Election day is one of the most important days of the year (or the next four years). And no matter whether you are Republican or Democrat, voting is a responsibility that we all bare. With a close election at hand and what are sure to be long lines at the polls, a lot of people will all need time to exercise their right to vote, which may cause employees to miss time away from work in order to cast their ballots.
Most states have some sort of provision or rule that employers must adhere to when allowing employees time off to vote. In the state of California, for instance, “state law requires employers to post a notice to employees advising them of provisions for taking paid leave for the purpose of voting in statewide elections”. The notice must be posted at least 10 days before the election. Employees are also “eligible for paid time off for the purpose of voting only if they do not have sufficient time outside of working hours to vote”.

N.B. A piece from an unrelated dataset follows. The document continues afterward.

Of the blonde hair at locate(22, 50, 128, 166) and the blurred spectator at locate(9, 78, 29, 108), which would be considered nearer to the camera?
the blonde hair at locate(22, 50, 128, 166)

Employers cannot prohibit employees from voting during daytime working hours, due to the fact that polling times are traditionally open during these times, and may be hard for employees to vote before or after work.
In my state of Missouri, an employer must give an employee up to three (3) hours paid leave to vote, without penalty or discipline (with prior notice to the employer). Any employe that fails to do so is breaking the state law and could be charged with interference, which is a class four offense.
For a full complete list of states and their “Time Off to Vote” laws, click HERE. (Please note- the site given is a site that gives legal advice, and I do not warranty the information listed)
You can also check your Secretary of State website, or local Election Board for more information on your state’s Time off to Vote policies and laws.
Your HR Department or manager/supervisor should also be well-versed in your company’s policies and procedures in terms of voting, so speak with them directly if you have any questions or concerns.
Will you be taking time off from work to vote this year?